__Activity list__
A: Using the KRUCH terms of business, say whether each statement agrees with them: (i) a late-paying customer owes default interest of 9.2% above the base interest rate; (ii) the customer has ten business days to give written notice of a defect; (iii) goods that KRUCH refines are normally returned in KRUCH's own packaging. For each, answer yes or no and quote the deciding words.
B: Quote the passage of the KRUCH terms of business between "If the goods" and "cash on delivery.", inclusive.
C: Write what follows in the KRUCH terms of business, continuing after their final sentence.

----- Given text

If the goods are ready for shipment, but shipment or acceptance is delayed and KRUCH is not to blame or bears less than grossly negligent culpability, the risk will be transferred to the customer as soon as the customer receives the notice of readiness for shipment.



Unless otherwise expressly agreed in writing, the purchase price must be paid in full within the agreed payment period. If the customer misses the payment deadline it shall pay default interest amounting to 9.2% above the base interest rate, unless KRUCH has suffered greater damage (due to taking out a loan, for example), in which case the customer shall compensate KRUCH for that greater damage.

KRUCH may make deliveries contingent on a down payment, full prepayment, or cash on delivery.

If circumstances exist that reduce the customer’s creditworthiness, KRUCH may withdraw from the contract if the customer is not prepared to provide adequate security or refuses to make a full prepayment. In this case, the customer shall not assert any claims against KRUCH.



The customer may set off KRUCH’s claims against its own alleged counterclaims only if those counterclaims have been finally adjudicated, acknowledged by KRUCH, or are legally connected with KRUCH’s claims.

The customer has no right of retention unless compulsory statutory provisions provide for one.



Delivered goods remain KRUCH’s sole property until the gross purchase price has been paid in full along with any default interest, additional fees, and legal costs. Unless KRUCH’s express prior written consent is obtained, the customer shall not forward or pledge to a third party, either for a fee or at no charge, any goods that have not been completely paid for.

If a creditor of the customer seizes the goods, or insolvency proceedings are initiated against the customer’s assets, or a motion for initiating such proceedings is rejected due to lack of assets to cover the costs, the customer shall inform KRUCH thereof in writing without undue delay and shall disclose all relevant data. If the customer breaches the obligations stated in this paragraph, the customer shall indemnify KRUCH and hold that party harmless against all damage and expenses incurred because of the breach.



In general, goods that KRUCH is to refine are delivered and returned in the customer’s own packaging or transport containers.

If the customer does not provide suitable packaging material, KRUCH may at the customer’s expense properly package the goods for the return delivery.



The customer shall inspect the goods handed over or delivered to that party, or the services rendered for that party, for defects without undue delay, and give written notice of any defect within five business days, failing which the customer will lose all warranty claims, the right to damages arising from that defect, and the right to contest because of an error. If a substantiated notice of defect is submitted, KRUCH may at its discretion cure the defect through repair or exchange. If the defect cannot be cured feasibly or at all, or if KRUCH cannot deliver equivalent defect-free goods or render an equivalent defect-free service, the customer may demand a price reduction or, if the defects are more than minimal, may rescind the contract. For customers who are consumers for the purposes of the Austrian Customer Protection Act, the statutory provisions of that act and of the Austrian General Civil Code (Allgemeines Bürgerliches Gesetzbuch, ABGB) apply.



KRUCH shall be liable for direct damage (except personal injury), including damage arising from nonperformance of the contract, wrongful acts or omissions, or defects, only if KRUCH caused that damage intentionally or through gross negligence. In any case, KRUCH is not liable for indirect damage or other damage.

The customer’s claims for damages are limited to the order value unless this would oppose compulsory statutory provisions.

----------
----- Dataset entries

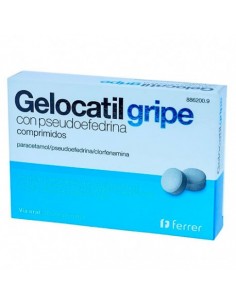 Gelocatil Gripe Con...
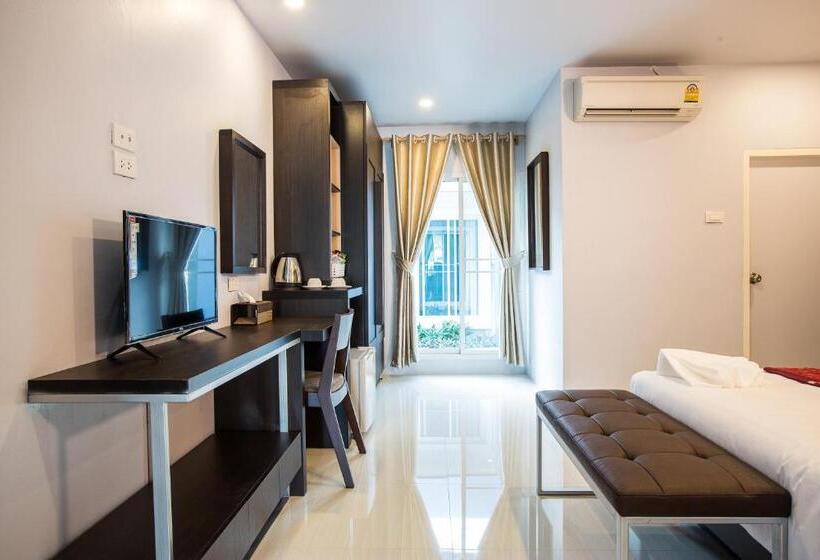 Номер Superior Кровать Кинг, Pongsakorn Boutique Resort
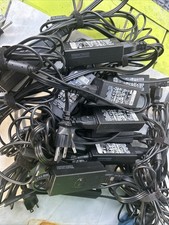 *LOT OF 11* OEM Dell 45W Small Tip 4.5mm Charger w/ Power Adapter picture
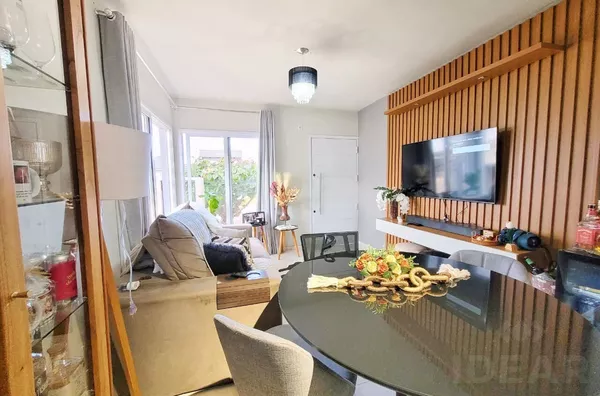 CASA DE 1 DORMITÓRIO COM AMPLO PÁTIO PARA AMPLIAÇÃO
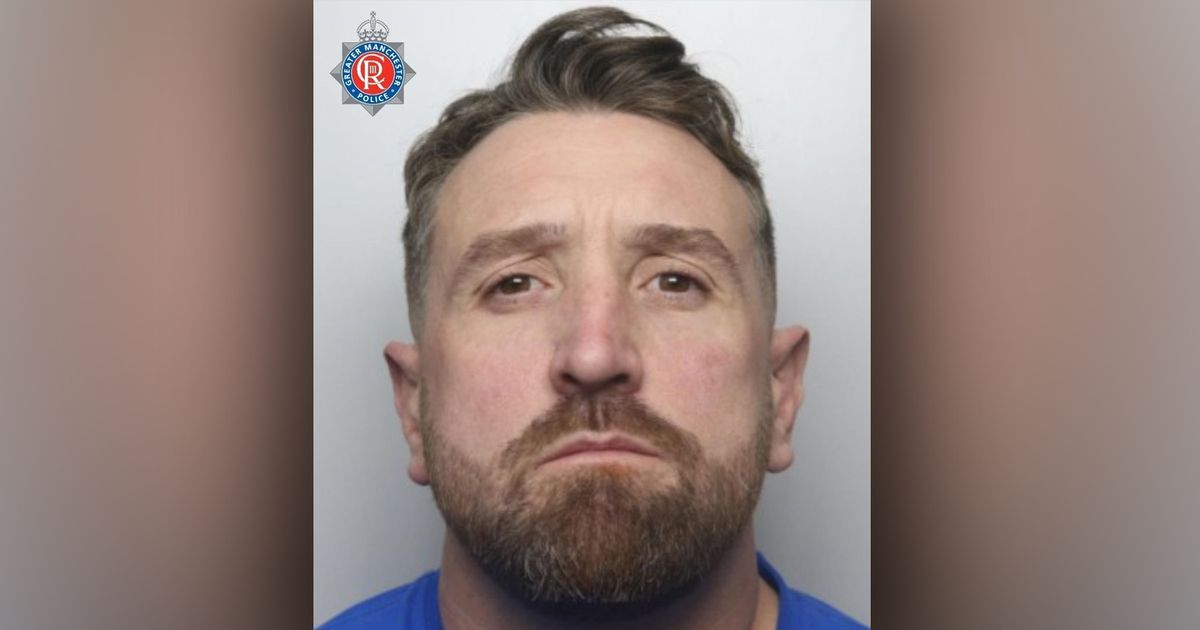 Huge discovery at man's house after Royal Mail tip off cops when five suspicious packages arrive in Manchester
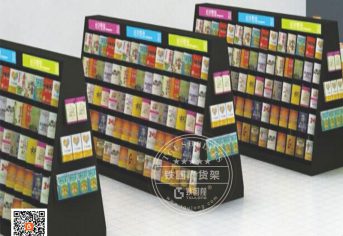 波浪书架系列缩略图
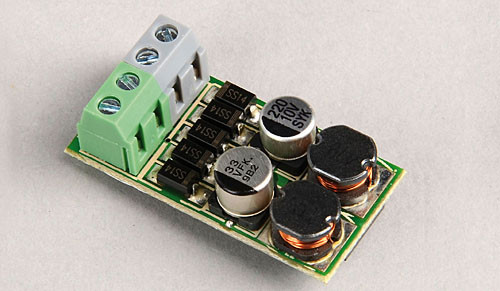 Piko 36143 - Festspannungsregler für Dampfgenerator 5V G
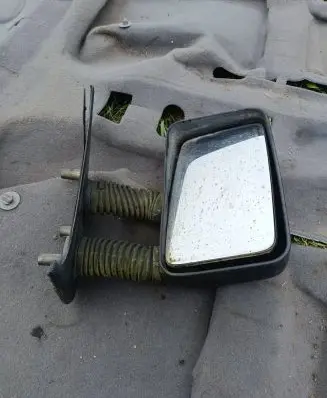 Fiat Ducato Front door electric wing mirror E30153495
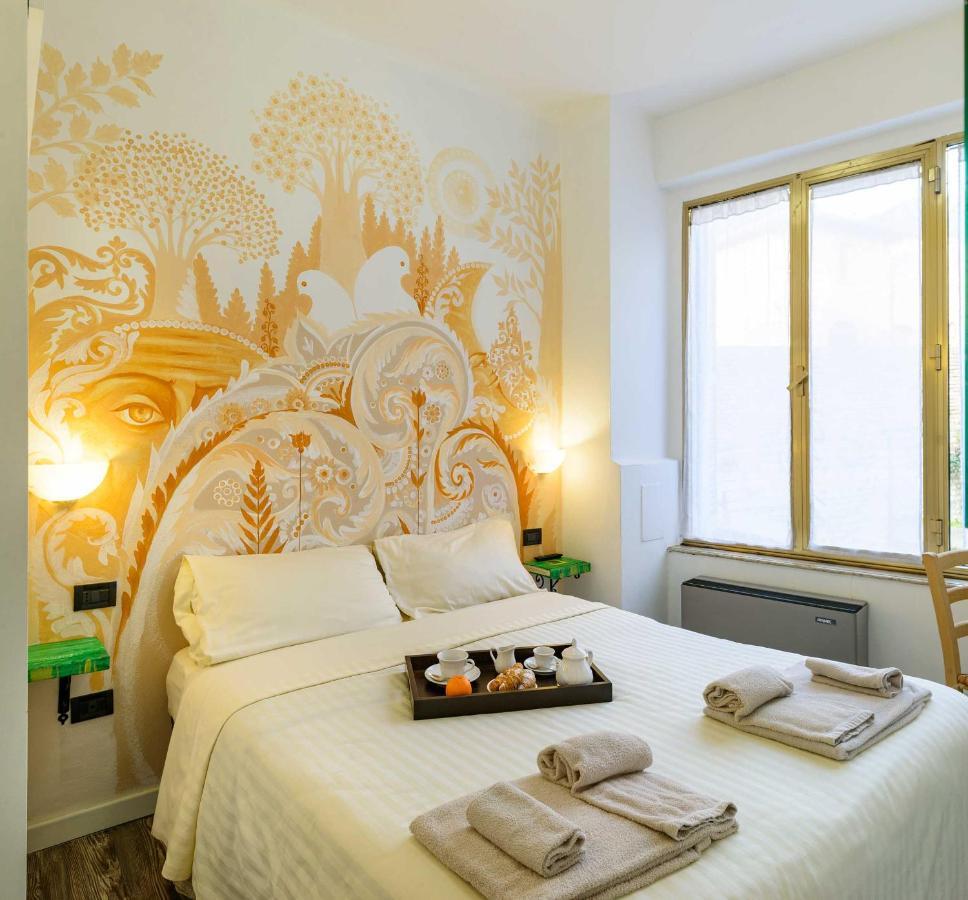 Hotel San Francesco E Il Lupo Γκούμπιο Εξωτερικό φωτογραφία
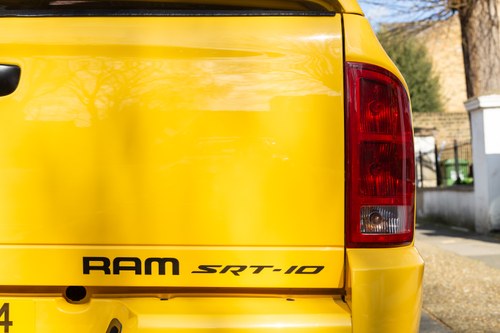 2005 Dodge RAM SRT-10 Viper LHD For Sale (picture 71 of 93)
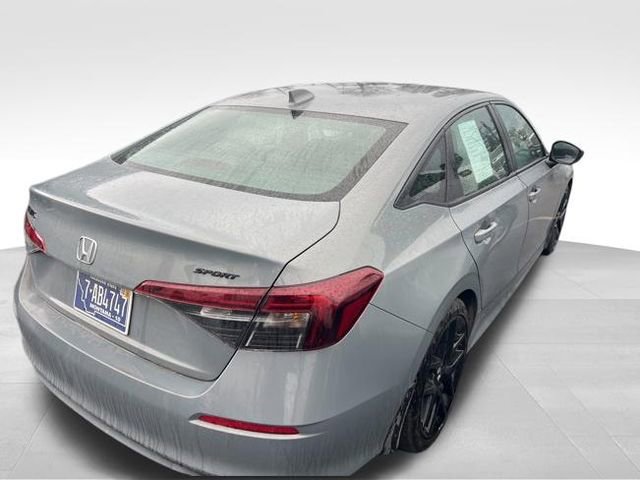 Used 2026 Honda Civic Sport image 7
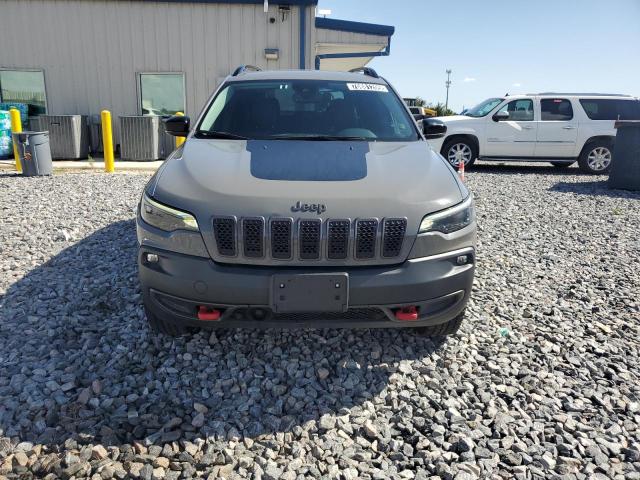 2022 JEEP CHEROKEE TRAILHAWK - 1C4PJMBX7ND535081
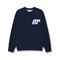 (M) MR GRAMOPHONE GRAPHIC KNIT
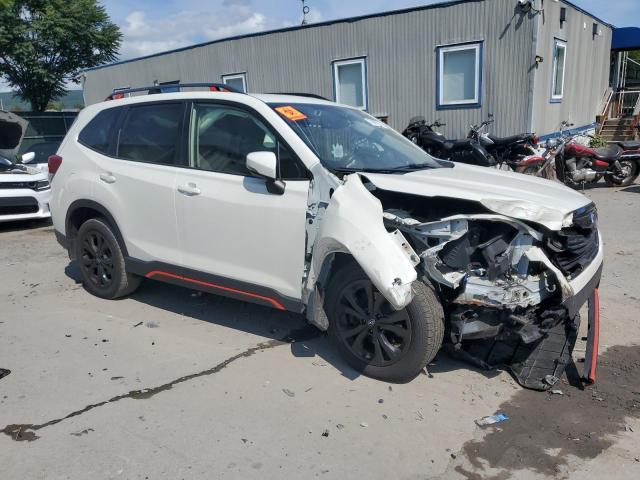 Photo 4 from auction – 2019 SUBARU FORESTER S with VIN JF2SKAJC1KH426903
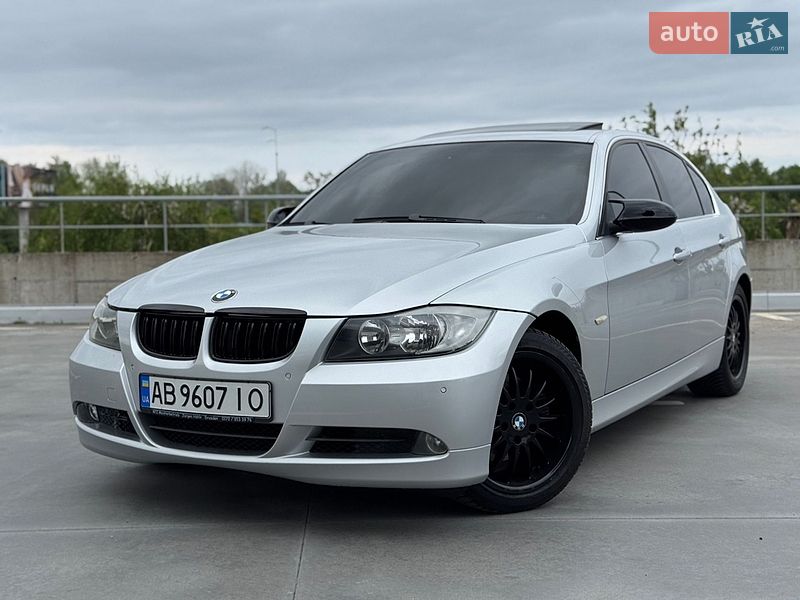 BMW 3 Series 2005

----------

__Results by task__
A:
(i) Yes: "default interest amounting to 9.2% above the base interest rate"
(ii) No: "give written notice of any defect within five business days"
(iii) No: "delivered and returned in the customer’s own packaging or transport containers"

B:
If the goods are ready for shipment, but shipment or acceptance is delayed and KRUCH is not to blame or bears less than grossly negligent culpability, the risk will be transferred to the customer as soon as the customer receives the notice of readiness for shipment.



Unless otherwise expressly agreed in writing, the purchase price must be paid in full within the agreed payment period. If the customer misses the payment deadline it shall pay default interest amounting to 9.2% above the base interest rate, unless KRUCH has suffered greater damage (due to taking out a loan, for example), in which case the customer shall compensate KRUCH for that greater damage.

KRUCH may make deliveries contingent on a down payment, full prepayment, or cash on delivery.

C:
This does not affect claims under product liability.



Neither the ordering or delivery of KRUCH merchandise nor KRUCH’s rendering of services or transmitting documents (such as plans or sketches) will entitle the customer to any intellectual property rights to the goods, services, or documents. All the goods, services, and documents that KRUCH provides remain the intellectual property of KRUCH alone. KRUCH may at any time demand the return of documents it has transmitted.

The customer shall protect KRUCH’s or third parties’ intellectual property rights to the goods, services, and documents. Any use of those goods, services, and documents, including without limitation replicating, forwarding, duplicating, publishing, and making them available including by copying them even in part, is expressly forbidden.

If the customer breaches the preceding obligations under this chapter 12, it shall pay a contract penalty of EUR 100,000 per breach plus EUR 10,000 for each day the breach continues.

KRUCH may assert damages exceeding the contract penalty, under the head of damages or any other legal grounds.

Otherwise, the customer shall not disclose to anyone the knowledge it receives due to the business relationship with KRUCH.

If customer gives KRUCH goods or documents or renders services for KRUCH that are subject to legal protection, including copyright protection, KRUCH will have an unrestricted nonexclusive right to use those goods, documents, or services.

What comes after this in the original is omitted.